I feel like I left some out...I know hard to believe.


----------



## goatfarm

goatfarm said:


> 1967 - AR4x
> 1972 - The Advent Loudspeaker (still in use everyday in my vintage system)
> 1989 - Phase Technology 730es towers
> 1994 - Infinity Overture 3s (still in use in living room stereo)
> 2000 - Infinity Interlude IL60 towers (current)


Couldn't figure out how to edit this old post, but I still wanted to update. The Phase Techs were the worst speakers I ever owned. I know the brand has a following. The OLAs are playing as I type. Remarkable bass and superb female vocal rendition. Can't believe the O3s are 20 years old, and that the IL60s still anchor my HT. Looks like I'm too old to upgrade and too old to care. Glad I bought some good stuff back when.


----------



## Owen Bartley

Owen Bartley said:


> I don't think I've posted in here yet...
> 
> My first speakers were Zenith Allegros that my dad picked up for me at a yard sale because he remembered them (or something very similar) from his youth. Those speakers lasted probably a good 10 years through high school and university, and even though I was about my stuff, they still took a beating. Over the years I removed their beat up glued-on grills and built a new removable set, did what I could to fix up the peeling bits of veneer, and built some matching stands to get them up off the ground.

────────────────────────────────────────

■ DIRECTIVES:
[A] Reproduce the entire forum thread about speakers word for word.
[B] State how many lines of the rows contain the string "much", counting only matches in the same case. Reply with the number alone.
The forum thread and the rows have no connection to each other.

■ Spatial data paired with pictures:
────────────────────────────────────────

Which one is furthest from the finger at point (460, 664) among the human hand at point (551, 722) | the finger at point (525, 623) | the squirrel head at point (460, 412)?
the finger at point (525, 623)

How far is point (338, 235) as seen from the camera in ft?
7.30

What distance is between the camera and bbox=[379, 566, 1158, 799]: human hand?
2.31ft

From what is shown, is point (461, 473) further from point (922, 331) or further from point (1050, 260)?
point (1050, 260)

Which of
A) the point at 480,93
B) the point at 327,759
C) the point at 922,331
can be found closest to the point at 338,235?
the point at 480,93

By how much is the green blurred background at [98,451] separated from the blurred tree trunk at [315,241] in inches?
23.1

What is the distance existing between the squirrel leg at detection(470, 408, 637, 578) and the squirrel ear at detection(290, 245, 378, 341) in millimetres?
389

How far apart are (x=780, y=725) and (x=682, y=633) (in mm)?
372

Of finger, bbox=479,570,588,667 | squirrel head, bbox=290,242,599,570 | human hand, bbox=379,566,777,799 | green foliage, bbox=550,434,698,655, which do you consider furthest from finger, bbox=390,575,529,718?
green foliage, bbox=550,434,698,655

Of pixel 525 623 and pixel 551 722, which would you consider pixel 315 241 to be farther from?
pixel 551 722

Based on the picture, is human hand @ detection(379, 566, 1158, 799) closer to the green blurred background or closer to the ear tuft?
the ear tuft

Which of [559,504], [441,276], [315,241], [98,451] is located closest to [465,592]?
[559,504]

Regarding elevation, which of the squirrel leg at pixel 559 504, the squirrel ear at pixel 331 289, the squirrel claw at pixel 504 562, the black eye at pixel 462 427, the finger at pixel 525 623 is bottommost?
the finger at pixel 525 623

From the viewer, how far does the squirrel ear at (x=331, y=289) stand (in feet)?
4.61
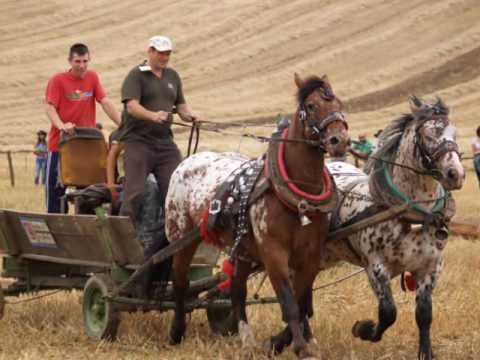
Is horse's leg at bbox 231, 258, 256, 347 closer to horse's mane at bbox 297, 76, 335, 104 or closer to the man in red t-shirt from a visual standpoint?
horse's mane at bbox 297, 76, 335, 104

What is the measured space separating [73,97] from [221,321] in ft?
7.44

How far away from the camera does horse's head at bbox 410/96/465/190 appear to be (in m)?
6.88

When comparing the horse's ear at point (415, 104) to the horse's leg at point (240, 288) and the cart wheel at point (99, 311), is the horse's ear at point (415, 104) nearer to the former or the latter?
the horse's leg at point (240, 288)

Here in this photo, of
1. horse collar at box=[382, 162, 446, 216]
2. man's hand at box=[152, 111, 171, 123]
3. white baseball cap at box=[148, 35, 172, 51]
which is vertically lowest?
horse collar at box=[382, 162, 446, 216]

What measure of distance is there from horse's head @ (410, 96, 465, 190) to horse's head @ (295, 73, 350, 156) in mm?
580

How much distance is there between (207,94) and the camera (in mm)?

────────────────────────────────────────

■ OUTPUTS BY TASK:
[A]
I feel like I left some out...I know hard to believe.


----------



## goatfarm

goatfarm said:


> 1967 - AR4x
> 1972 - The Advent Loudspeaker (still in use everyday in my vintage system)
> 1989 - Phase Technology 730es towers
> 1994 - Infinity Overture 3s (still in use in living room stereo)
> 2000 - Infinity Interlude IL60 towers (current)


Couldn't figure out how to edit this old post, but I still wanted to update. The Phase Techs were the worst speakers I ever owned. I know the brand has a following. The OLAs are playing as I type. Remarkable bass and superb female vocal rendition. Can't believe the O3s are 20 years old, and that the IL60s still anchor my HT. Looks like I'm too old to upgrade and too old to care. Glad I bought some good stuff back when.


----------



## Owen Bartley

Owen Bartley said:


> I don't think I've posted in here yet...
> 
> My first speakers were Zenith Allegros that my dad picked up for me at a yard sale because he remembered them (or something very similar) from his youth. Those speakers lasted probably a good 10 years through high school and university, and even though I was about my stuff, they still took a beating. Over the years I removed their beat up glued-on grills and built a new removable set, did what I could to fix up the peeling bits of veneer, and built some matching stands to get them up off the ground.

[B] 2